Formation of a Blood Clot      The protein fibrin is essential for clot formation. Fibrin clot formation is secondary to platelet plug formation. Fibrin clot formation requires coagulation factors which cause a sequence of reactions called a coagulation cascade.      The ultimate result of the coagulation cascade is the conversion of fibrinogen into fibrin. This conversion is catalyzed by thrombin, the active form of  prothrombin. The fibrin that forms consists of a meshwork of strands that is further stabilized by the formation of covalent bonds between strands. The formation of bonds is catalyzed by factor XIIIa (the subscript a indicates the activated form of factor XIII).     Thrombin plays a central role in the formation of the fibrin clot by: 1. Catalyzing the conversion of fibrinogen to fibrin. 2. Catalyzing the conversion of  Factor XIII to XIIIa. 3. Positive feed back on the intrinsic pathway and the conversion of X to Xa.                 Two pathways lead to the activation of thrombin: 1. Intrinsic pathway that involves coagulation factors already present in the plasma. 2. Extrinsic pathway involving coagulation factors present in damaged tissue.   Intrinsic Pathway      This pathway begins when Factor XII is activated by contact with collagen and phospholipids in subendothelial tissue. This starts a cascade of reactions that lead to the activation of thrombin.      Also part of the intrinsic pathway is platelet factor 3, a phospholipid located on the surface of activated platelets. The calcium ion (factor IV) also plays an important role in both intrinsic and extrinsic pathways.

	Extrinsic Pathway      This pathway begins when tissue factor (factor III) comes in contact with factor VII in the plasma and activates it to VIIa . The complex then activates factor X which in turn activates the conversion of prothrombin into thrombin.

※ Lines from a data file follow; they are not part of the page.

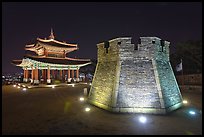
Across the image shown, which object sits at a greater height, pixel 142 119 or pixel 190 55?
pixel 190 55

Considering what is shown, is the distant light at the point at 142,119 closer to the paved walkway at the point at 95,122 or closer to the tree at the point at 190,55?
the paved walkway at the point at 95,122

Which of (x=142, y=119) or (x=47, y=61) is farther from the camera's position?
(x=47, y=61)

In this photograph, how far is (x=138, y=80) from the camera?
8.72 meters

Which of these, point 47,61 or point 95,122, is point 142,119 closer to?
point 95,122

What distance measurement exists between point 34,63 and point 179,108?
814 inches

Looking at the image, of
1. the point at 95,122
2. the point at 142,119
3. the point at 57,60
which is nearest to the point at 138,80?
the point at 142,119

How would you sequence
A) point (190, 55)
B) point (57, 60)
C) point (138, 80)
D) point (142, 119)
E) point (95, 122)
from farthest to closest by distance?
point (57, 60) → point (190, 55) → point (138, 80) → point (142, 119) → point (95, 122)

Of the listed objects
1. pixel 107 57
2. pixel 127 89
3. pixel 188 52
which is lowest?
pixel 127 89

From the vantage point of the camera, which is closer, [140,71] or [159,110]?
[159,110]

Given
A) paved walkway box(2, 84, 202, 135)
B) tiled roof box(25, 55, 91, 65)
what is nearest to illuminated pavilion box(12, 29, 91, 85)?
tiled roof box(25, 55, 91, 65)

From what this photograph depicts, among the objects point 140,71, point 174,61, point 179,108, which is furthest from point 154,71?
point 174,61

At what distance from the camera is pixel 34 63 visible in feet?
75.5

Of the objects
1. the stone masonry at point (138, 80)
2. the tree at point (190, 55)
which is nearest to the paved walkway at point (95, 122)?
the stone masonry at point (138, 80)

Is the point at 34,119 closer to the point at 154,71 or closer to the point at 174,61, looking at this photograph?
the point at 154,71
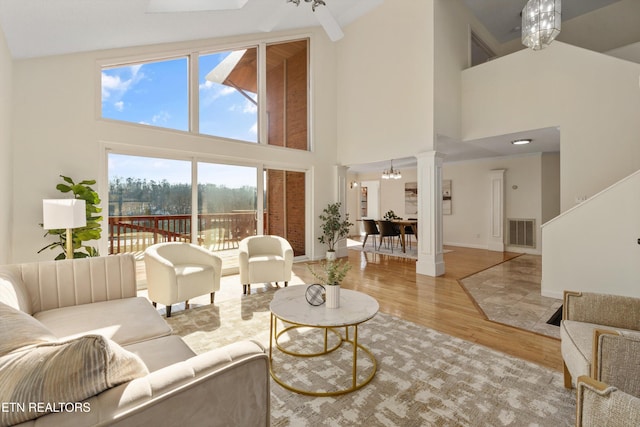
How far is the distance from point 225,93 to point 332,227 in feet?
11.4

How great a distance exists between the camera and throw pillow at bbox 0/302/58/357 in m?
0.91

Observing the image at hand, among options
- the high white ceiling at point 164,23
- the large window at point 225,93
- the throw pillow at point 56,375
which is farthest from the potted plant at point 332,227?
the throw pillow at point 56,375

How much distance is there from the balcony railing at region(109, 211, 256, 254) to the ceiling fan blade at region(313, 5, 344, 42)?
3331 mm

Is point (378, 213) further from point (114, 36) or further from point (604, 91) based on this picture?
point (114, 36)

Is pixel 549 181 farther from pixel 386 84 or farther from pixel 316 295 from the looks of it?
pixel 316 295

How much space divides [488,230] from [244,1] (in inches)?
296

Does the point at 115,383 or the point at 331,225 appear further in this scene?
the point at 331,225

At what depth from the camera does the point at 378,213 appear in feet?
33.6

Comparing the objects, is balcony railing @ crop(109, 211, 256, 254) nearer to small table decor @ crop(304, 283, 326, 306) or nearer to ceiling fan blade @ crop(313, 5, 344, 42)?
small table decor @ crop(304, 283, 326, 306)

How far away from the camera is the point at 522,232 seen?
7.22 metres

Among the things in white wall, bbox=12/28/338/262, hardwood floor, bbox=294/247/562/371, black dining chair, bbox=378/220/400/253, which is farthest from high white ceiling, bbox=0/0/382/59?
black dining chair, bbox=378/220/400/253

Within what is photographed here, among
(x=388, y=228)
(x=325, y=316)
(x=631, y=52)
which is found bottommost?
(x=325, y=316)

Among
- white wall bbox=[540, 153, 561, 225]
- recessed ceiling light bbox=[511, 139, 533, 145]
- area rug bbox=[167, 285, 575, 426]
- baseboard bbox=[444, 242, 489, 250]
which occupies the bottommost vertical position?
area rug bbox=[167, 285, 575, 426]

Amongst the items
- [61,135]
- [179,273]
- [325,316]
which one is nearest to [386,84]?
[179,273]
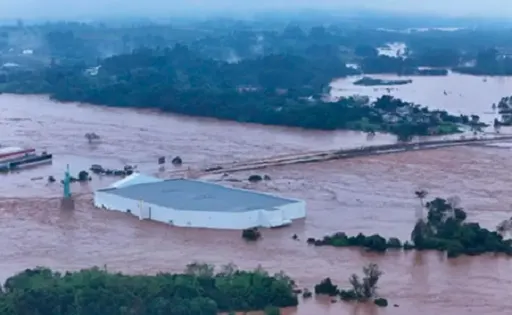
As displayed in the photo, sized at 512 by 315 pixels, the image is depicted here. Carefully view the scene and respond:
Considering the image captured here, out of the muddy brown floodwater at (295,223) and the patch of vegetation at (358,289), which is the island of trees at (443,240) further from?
the patch of vegetation at (358,289)

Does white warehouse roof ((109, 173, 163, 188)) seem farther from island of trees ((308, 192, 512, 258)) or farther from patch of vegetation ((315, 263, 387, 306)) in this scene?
patch of vegetation ((315, 263, 387, 306))

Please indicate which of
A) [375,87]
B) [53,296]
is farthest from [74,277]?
[375,87]

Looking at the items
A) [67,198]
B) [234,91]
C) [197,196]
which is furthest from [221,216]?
[234,91]

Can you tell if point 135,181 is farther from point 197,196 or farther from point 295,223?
point 295,223

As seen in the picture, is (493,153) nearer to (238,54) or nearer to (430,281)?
(430,281)

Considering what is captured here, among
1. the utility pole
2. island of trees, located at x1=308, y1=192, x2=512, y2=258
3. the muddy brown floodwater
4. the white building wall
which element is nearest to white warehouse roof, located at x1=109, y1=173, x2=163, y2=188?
the muddy brown floodwater

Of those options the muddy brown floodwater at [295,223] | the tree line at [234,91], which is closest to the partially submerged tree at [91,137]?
the muddy brown floodwater at [295,223]
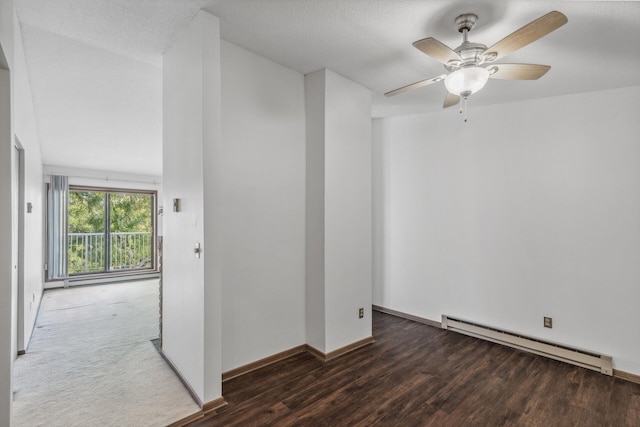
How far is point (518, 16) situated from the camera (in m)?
1.94

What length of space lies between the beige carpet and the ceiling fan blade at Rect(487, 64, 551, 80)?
9.83 feet

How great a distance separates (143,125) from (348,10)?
3528 millimetres

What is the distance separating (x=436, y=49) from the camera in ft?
6.00

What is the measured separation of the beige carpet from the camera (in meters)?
2.04

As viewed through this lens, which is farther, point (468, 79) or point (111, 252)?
point (111, 252)

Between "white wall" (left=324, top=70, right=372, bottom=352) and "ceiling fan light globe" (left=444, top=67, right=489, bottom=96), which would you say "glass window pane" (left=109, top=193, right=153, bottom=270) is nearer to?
"white wall" (left=324, top=70, right=372, bottom=352)

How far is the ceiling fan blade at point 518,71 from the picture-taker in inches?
75.6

Factors Limiting Clot Formation      Tissue factor pathway inhibitor inhibits the extrinsic factor and is secreted by healthy endothelial cells.      Thrombomodulin, also secreted by endothelial cells, forms a complex with thrombin. This complex activates protein C. Activated protein C inhibits both the intrinsic and extrinsic pathways.       Plasmin, a protein derived from plasminogen, eventually dissolves clots. Plasminogen itself is activated by plasminogen activators such as tissue plasminogen activator secreted by endothelial cells during clot formation and activated by fibrin.

Coagulation Factors in Clot Formation Disorders      Deficiency of factor VIII most common factor deficient in hemophilia causes excessive bleeding.      von Willebrand Disease is due to a deficiency of von Willebrand factor which is important for platelet plug formation. vWf is also a plasma carrier of factor VIII. The absence of von Willebrand factor causes factor VIII to be less stable and means less factor VIII is available in the plasma for the intrinsic pathway.      Vitamin K deficiency causes less clotting factors  to be synthesized by the liver. Aspirin as an Anticoagulant      Aspirin at low dosages acts as an anticoagulant by inhibiting thromboxane formation. However, at high doses aspirin inhibits the formation of prostacyclin and increases the likelihood of clot formation. Labs:  PTT or aPTT - more letters so measures longer pathway ie intrinsic pathway. An activator such as silica, kaolin is added to plasma and the time it takes to clot is measured. PT - fewer letters measures shorter pathway ie extrinsic pathway. Tissue Factor is added to plasma and the time it takes to clot is measured.  INR - is a standardized way of reporting PT lab values.  Replaces PT clinically.